“Perdido em Marte”, batatas e gambiarras

Cineasta britânico Ridley Scott equilibra suspense, cooperação entre nações e politicamente correto neste thriller sobre resgate intergaláctico.

Não à toa, as fórmulas usadas pelo biólogo-astronauta Mark Watney (Matt Damon) fazem germinar batata adubada numa estufa em Marte, combinando métodos evolucionistas e luta pela sobrevivência neste “Perdido em Marte”. As oscilações atmosféricas, no entanto, não o permitem concluí-los a contento. Mas são o bastante para o cineasta britânico Ridley Scott (Telma & Louise, 1991) e seu roteirista Drew Goddard, numa adaptação do livro homônimo do escritor Andy Weir, o transformar num herói espacial.

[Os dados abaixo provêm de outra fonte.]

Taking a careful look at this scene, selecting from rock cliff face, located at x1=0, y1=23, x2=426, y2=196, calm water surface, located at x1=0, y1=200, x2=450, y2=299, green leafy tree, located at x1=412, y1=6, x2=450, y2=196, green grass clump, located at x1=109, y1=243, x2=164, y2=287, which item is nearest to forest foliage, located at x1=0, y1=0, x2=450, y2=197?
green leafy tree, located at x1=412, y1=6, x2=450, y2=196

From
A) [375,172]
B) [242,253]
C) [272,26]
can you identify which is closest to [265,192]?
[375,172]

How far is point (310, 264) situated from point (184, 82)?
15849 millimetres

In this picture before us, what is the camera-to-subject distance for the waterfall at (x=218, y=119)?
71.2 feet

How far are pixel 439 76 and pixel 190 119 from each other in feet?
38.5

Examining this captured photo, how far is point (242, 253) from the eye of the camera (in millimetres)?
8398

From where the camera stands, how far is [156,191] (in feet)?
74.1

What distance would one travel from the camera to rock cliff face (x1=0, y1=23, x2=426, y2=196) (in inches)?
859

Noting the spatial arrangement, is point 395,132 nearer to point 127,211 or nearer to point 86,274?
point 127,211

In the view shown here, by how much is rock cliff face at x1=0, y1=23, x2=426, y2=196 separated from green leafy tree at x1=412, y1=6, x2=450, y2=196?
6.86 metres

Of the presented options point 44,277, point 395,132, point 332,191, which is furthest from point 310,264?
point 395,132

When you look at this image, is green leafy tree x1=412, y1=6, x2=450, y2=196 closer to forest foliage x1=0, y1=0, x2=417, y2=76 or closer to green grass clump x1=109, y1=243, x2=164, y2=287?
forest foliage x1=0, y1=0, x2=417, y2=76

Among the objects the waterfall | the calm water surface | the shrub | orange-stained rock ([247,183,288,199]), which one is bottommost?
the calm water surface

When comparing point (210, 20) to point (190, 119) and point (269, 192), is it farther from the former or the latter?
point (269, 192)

Sua tarefa é desafiadora. Exige navegar por inexplorados espaços do cosmo, seguindo complexas órbitas até chegar ao planeta-alvo e retornar seguindo rotas milimetricamente fixadas. E ainda resistir à ausência de oxigênio, às mudanças atmosféricas (143°C no inverno e até 35°C no verão) e à aridez de planícies, montanhas e crateras. Seu teste se dá quando tempestades de areia obrigam a comandante da missão Melissa Lewis (Jessica Chestain) e seus quatro companheiros a abandoná-lo.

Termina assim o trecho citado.